#### Okuma parçası ####
Seyr-i Sülûk yolcusu olan sâlikin, İslamî hareket söylemleri ile ortaya çıkan grupların “Silahlı Mücadele" olarak adlandırdıkları aşırı kuvvet kullanımına karşı takınması gereken tavır, şer'î disiplin, sabır ve nefs terbiyesi üzerine kurulu olmalıdır. Büyükler, bu tür fitneleri kalbin ve hareketin helaki olarak görmüşlerdir.
Disiplin, Sabır ve Rıza
Seyr-i Sülûk, öncelikle nefs ve şeytanla yapılan büyük cihad (cihâd-ı ekber) ile başlar. Haricî kuvvet kullanımı (cihâd-ı asğar), ancak İlahi emir, şer'î şartlar ve kâmil bir siyasetle sınırlı bir eylemdir. Bu sınırların aşılması, sâlikin ve cemaatin manevi yolculuğunu felakete sürükler.
1. İlahi Ölçü ve Fitneye Karşı Sabır
Silahlı kuvvet kullanma eğilimi, genellikle nefsin izzet talebve aceleciliği ile beslenen bir fitnedir. Sâlikin buna karşı tavrı, Mekke dönemi sabrını rehber edinmek olmalıdır.
Ayet ve Hadislerle Mekke Tavrı
Peygamber Efendimiz (s.a.v.) ve Ashâbı, yıllarca süren baskı, eziyet ve yıldırmaya rağmen, İlahi izin gelene kadar silaha sarılmamışlardır.
- Sabır Emri: "Sabret, Allah’ın va’di haktır. İnanmayanlar seni endişelendirmesinler." (Rûm: 60)
- İzinsiz Güç Kullanımının Reddi: Abdurrahman bin Avf ve ashâbın, "Ya Nebiyyallah, bizler müşrik iken izzetliydik, iman edince zillet içine düştük," demesi üzerine, Hz. Peygamber (s.a.v.) şöyle buyurmuştur: "Ben affetmekle emrolundum. Bu kavim ile savaşmayınız." (Neseî, Hâkim)
Bu durum, her sıkıntının hemen savaşı gerektirmediğini, asıl amacın İslam'ın maslahatına uygun bir hazırlık safhasını tamamlamak olduğunu gösterir.
#### Satırlar ####
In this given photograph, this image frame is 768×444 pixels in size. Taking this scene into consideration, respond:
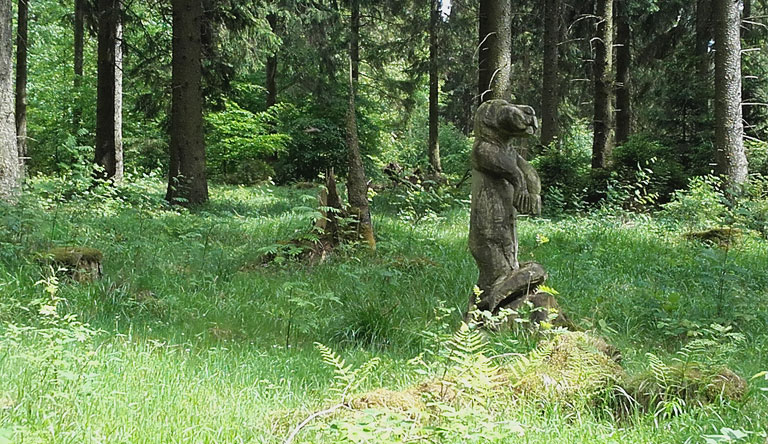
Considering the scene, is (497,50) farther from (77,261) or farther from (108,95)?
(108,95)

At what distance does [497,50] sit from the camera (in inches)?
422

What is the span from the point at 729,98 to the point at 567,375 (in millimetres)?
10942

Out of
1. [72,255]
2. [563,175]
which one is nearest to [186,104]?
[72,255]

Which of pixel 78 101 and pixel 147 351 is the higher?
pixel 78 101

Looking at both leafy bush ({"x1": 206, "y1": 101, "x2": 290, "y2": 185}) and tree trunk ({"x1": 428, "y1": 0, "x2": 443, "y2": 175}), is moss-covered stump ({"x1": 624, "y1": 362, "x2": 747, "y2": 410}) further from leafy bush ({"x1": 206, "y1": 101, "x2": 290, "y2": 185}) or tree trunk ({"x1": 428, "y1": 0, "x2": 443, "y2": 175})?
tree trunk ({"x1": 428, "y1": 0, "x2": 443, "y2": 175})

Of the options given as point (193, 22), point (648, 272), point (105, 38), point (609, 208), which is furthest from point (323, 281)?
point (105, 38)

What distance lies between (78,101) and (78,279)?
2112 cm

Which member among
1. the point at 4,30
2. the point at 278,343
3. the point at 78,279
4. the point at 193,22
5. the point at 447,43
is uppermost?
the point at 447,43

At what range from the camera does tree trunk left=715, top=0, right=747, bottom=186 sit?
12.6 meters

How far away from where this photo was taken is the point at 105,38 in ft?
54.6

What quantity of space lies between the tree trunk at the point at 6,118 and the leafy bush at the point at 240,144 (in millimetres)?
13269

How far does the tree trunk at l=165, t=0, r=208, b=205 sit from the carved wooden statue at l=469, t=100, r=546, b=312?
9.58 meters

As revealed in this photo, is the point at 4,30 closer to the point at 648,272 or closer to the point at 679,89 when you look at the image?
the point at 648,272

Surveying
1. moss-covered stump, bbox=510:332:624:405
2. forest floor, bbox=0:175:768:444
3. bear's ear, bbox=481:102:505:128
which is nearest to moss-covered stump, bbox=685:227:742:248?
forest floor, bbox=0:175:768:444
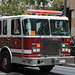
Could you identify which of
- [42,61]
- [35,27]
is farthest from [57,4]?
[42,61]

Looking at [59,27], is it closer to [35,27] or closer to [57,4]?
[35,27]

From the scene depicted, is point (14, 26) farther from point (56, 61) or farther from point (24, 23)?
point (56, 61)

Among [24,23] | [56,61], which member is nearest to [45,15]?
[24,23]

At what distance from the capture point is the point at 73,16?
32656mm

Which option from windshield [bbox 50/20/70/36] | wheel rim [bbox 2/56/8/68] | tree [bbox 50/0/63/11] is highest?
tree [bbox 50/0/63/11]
####
Görev listesi >>
a - Okuma parçasına göre Seyr-i Sülûk öncelikle hangi cihad ile başlar?
b - Seyr-i Sülûk ve silahlı mücadele konulu okuma parçasındaki şu cümleyi İngilizceye çevirin: "Peygamber Efendimiz (s.a.v.) ve Ashâbı, yıllarca süren baskı, eziyet ve yıldırmaya rağmen, İlahi izin gelene kadar silaha sarılmamışlardır."
c - Seyr-i Sülûk ve silahlı mücadele konulu okuma parçasının devamını yazın.
Bu satırlar başka bir kaynaktan alınmıştır.

Görevlere göre cevaplar >>
a - Nefs ve şeytanla yapılan büyük cihad (cihâd-ı ekber) ile başlar.

b - Our Prophet (peace be upon him) and his Companions did not take up arms until divine permission came, despite years of oppression, persecution and intimidation.

c -
- Zorluğun Terbiyesi: Habbab bin Eret'in (r.a.) işkenceler karşısında dua istemesine karşılık, Hz. Peygamber (s.a.v.) daha önceki ümmetlerin demir taraklarla taranmasını örnek vererek, sebatın ve sabrın ilahi zaferden önce geldiğini vurgulamıştır: "Allah muhakkak bu işi (dini) gösterecektir (hakim kılacaktır)..." (Buhârî)
2. Büyüklerin Sözleriyle Silah Fitnesinin Mahiyeti
Tasavvuf büyükleri ve fukaha, kuvvet kullanımının sınırsız ve kontrolsüz olmasının "büyük fesat" doğuracağı konusunda hemfikirdir.- Fesadı Savmak Önceliktir: İmam Kurtubî (r.h.) ve fukaha, fesadı defetmenin, menfaati elde etmekten önce geldiği şeklindeki şer'î kuralı esas alır. Kontrolsüz kuvvet kullanımının halk arasında fitneye ve daha büyük bir fesada yol açacağı uyarısı yapılır: "(Kötülüğü izaleye) savaşsız ve silahsız güç yetirilmiyorsa kendi haline bırakılır. Bunu gidermek idareciye düşer. Çünkü halk arasında silah kullanımının yaygınlaşması, bazen marufu emir ve münkerden nehy eden daha büyük bir fesada yol açacak bir fitnenin çıkışına neden olur." (el-Câmi’ li-Ahkâmu’l-Kur’an)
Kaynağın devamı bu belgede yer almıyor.